Es bedurfte erst dieses Alarmrufes bis sich die Behördenvertreter ein Bild über die Lage verschafften und konkret nach einer Lösung suchten. Dies ist zwar ein Fortschritt, aber Michael Stenger, Vorsitzender des Trägerkreises Junge Flüchtlinge, will sich keiner Illusion hingeben: "Es ist wie beim letzten Hungerstreik vor eindreiviertel Jahren. Die Leute werden ruhig gestellt, es wird ein bisschen was verändert, aber im Prinzip bleibt es beim Alten." Die Unterbringung der unbegleiteten minderjährigen Flüchtlinge in der Bayernkaserne sei "ein Schandfleck für unsere Gesellschaft", sagt er.

Zusätzlich verschärft hatte die Lage eine an sich positive Ankündigung der früheren Sozialministerin Christine Haderthauer im August: "Möglichst zum Jahreswechsel, spätestens aber im ersten Quartal nächsten Jahres" sollten die unbegleiteten minderjährigen Flüchtlinge (UMF) nur in Jugendhilfe-Einrichtungen untergebracht werden. Die Wohlfahrtsverbände applaudierten: Dort komme ihnen endlich die psychologische Hilfe zu, die die von Kriegsgeschehen und Flucht traumatisierten Jugendlichen dringend bräuchten.

Der Applaus war voreilig, wie sich nun zeigt. Die Voraussetzungen für eine Umverteilung im großen Stil liegen gar nicht vor, wie die sogenannte Fachbasis Asyl in München in einem Brandbrief warnt: "Der Schließungstermin 31.12.2013 ist zu früh und bei der hohen Zahl von UMF niemals haltbar." Derzeit gebe es schlichtweg nicht genug Jugendhilfeplätze. Verschärfend komme hinzu, dass der Betreuungsvertrag der Inneren Mission zum Jahresende ausläuft - und dann drohten die Jugendlichen ohne Beistand allein gelassen zu werden. Schon jetzt seien die Betreuer überfordert, der ohnehin zu niedrig angesetzte Betreuungsschlüssel sei "bei weitem überstrapaziert".

Aus dem Ministerium hieß es nun: "Der Freistaat kann die Kommunen nicht verpflichten, Jugendhilfeplätze zu schaffen." Es hänge alles davon ab, dass die Kommunen dies rasch täten. "Der von uns seit Langem geforderte Systemwechsel kam jetzt sehr kurzfristig", heißt es indes aus dem Münchner Sozialreferat. "Ich bin entsetzt, wie lange man da schon rumeiert", sagt Stenger, dessen Verein wenigstens einem Teil der Jugendlichen Unterricht anbieten kann. "Die hungern danach ", sagt er. Manche hätten bis zum Schluss die Hoffnung gehabt, dass sich für sie nun eine Chance auftut.

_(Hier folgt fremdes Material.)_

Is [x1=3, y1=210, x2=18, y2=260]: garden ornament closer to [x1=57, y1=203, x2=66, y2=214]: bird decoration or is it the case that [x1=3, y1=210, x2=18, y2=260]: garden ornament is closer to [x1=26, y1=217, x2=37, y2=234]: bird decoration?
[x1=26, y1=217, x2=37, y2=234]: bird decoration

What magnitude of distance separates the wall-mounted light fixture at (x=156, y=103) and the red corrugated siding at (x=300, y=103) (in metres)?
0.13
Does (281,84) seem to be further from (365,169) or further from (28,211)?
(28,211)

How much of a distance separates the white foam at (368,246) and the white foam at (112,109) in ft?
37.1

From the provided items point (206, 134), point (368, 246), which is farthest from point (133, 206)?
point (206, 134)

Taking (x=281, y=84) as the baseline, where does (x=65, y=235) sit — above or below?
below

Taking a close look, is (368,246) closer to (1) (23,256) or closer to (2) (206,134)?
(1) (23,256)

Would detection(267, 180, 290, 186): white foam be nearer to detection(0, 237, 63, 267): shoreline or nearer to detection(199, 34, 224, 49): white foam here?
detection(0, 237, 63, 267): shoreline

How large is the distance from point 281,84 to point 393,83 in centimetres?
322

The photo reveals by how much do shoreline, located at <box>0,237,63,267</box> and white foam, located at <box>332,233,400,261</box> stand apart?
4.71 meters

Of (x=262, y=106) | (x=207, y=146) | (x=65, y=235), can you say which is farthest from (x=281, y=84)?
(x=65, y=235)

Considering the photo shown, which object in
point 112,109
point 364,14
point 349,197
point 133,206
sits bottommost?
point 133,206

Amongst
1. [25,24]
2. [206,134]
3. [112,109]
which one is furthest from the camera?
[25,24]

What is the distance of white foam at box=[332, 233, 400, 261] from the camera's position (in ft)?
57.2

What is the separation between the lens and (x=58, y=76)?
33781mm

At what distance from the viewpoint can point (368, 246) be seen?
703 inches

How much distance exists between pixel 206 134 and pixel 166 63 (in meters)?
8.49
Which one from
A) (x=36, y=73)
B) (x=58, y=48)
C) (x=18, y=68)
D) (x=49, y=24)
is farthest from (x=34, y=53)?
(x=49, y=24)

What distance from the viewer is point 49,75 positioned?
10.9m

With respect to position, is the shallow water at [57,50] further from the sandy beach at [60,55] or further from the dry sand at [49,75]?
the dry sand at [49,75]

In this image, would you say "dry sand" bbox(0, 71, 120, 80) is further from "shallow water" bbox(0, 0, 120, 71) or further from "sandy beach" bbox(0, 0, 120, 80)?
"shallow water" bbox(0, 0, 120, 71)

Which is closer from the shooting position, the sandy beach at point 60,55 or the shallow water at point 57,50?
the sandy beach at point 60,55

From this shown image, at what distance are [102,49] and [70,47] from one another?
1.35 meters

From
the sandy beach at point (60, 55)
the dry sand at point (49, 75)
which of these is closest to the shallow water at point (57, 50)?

Doch während des Wartens seien einige 18 Jahre alt geworden. Sie müssten nun befürchten, unbetreut in einer Erwachsenen-Unterkunft zu landen. "Die haben eine Wahnsinnsangst, dass nachts irgendwelche Busse kommen, sie abholen und ins Hinterland verfrachten, wo sie wieder ohne Perspektive dastehen", schildert Stenger die Stimmung. "Wir sind besorgt, dass sie sich und andere in Gefährdungssituationen bringen werden", heißt es dazu im Bericht der Inneren Mission.